Mouse Guard: Fall 1152

It was my birthday, not so long ago, and I received a fairly random graphic novel about some mice, right? Just lately I’ve read it, and it was pretty okay. Mouse Guard: Fall 1152 chronicles the doings of several members of the Mouse Guard over the course of the Fall of 1152. (I’m more proud of that than you might imagine.)
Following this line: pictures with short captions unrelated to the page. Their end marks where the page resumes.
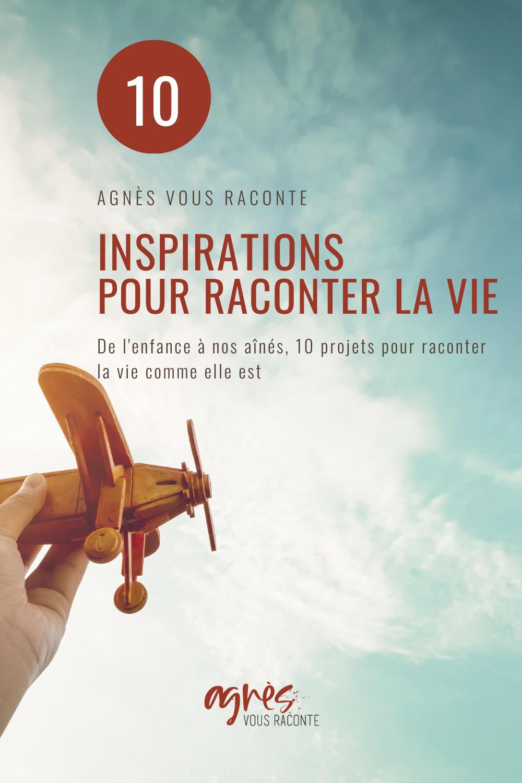ebook gratuit  10 inspirations pour raconter la vie, les souvenirs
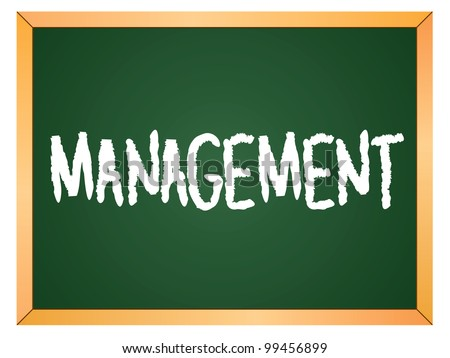 """management"" word written on chalkboard - stock vector"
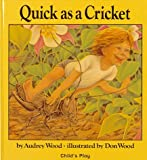 Quick as a Cricket (Child's Play Library) (085953331X) by Audrey Wood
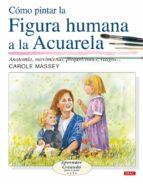 como pintar la figura humana a la acuarela : anatomia, movimiento , proporciones, rasgos...-carole massey-9788496550643
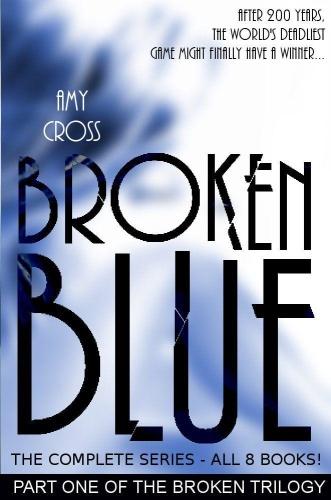Broken 1   Broken Blue  Complete Series   Amy Cross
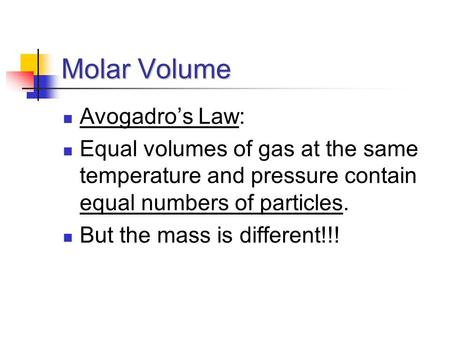 Molar Volume Avogadro's Law: Equal volumes of gas at the same temperature and pressure contain equal numbers of particles. But the mass is different!!!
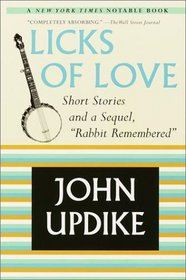 Licks of Love : Short Stories and a Sequel,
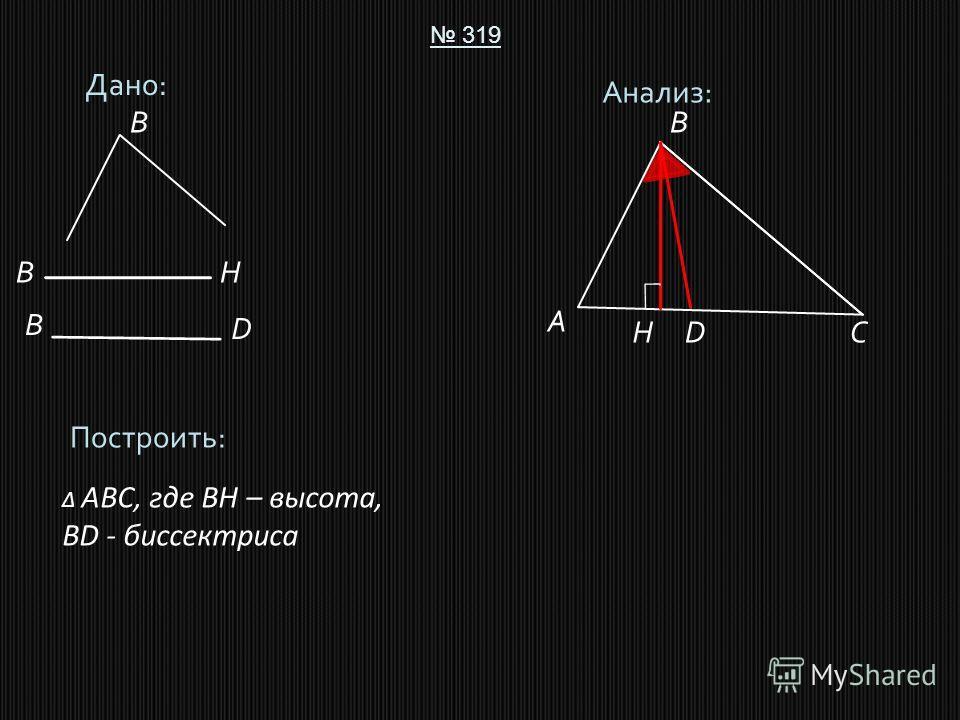 Дано: 319 Построить: ABC, где BH – высота, BD - биссектриса Анализ: A B CD B B D H HB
But seriously, there’s a hidden society of mice, and for the purposes of transportation and trade, the Mouse Guard keeps the roads safe of enemies: weasels and cats and so forth. The map indicates that they’ve found a way to turn back large predators from their terriroty via a scent barrier; it’s clear that the world has more depth than was presented in this original book. However, all is not well in mousey-town, as someone has snuck out a map of the home city of the Guard for the purposes of villainous treachery.

The art has a very A.A. Milne or Peter Cottontail feel to it, just slightly cartoonish versions of real animals[1], but since everything is at mouse-scale, the occasional marauding snake or crab is quite exciting. The story’s pacing and spare prose adds to my impression that it was meant to be a kid-book. And believe me, it’s a pretty good one that a new reader would get a lot of enjoyment out of. I got probably 50 pages of enjoyment out of the 192 page book, myself. The story was fine, it was just widely paced, like I said. But the art made up for most of that. I just didn’t expect to finish quite that large of a book in a single day around my unreasonably crowded work schedule.

[1] To the extent that mice wear cloaks and carry swords. Which I assume is a very wide extent indeed.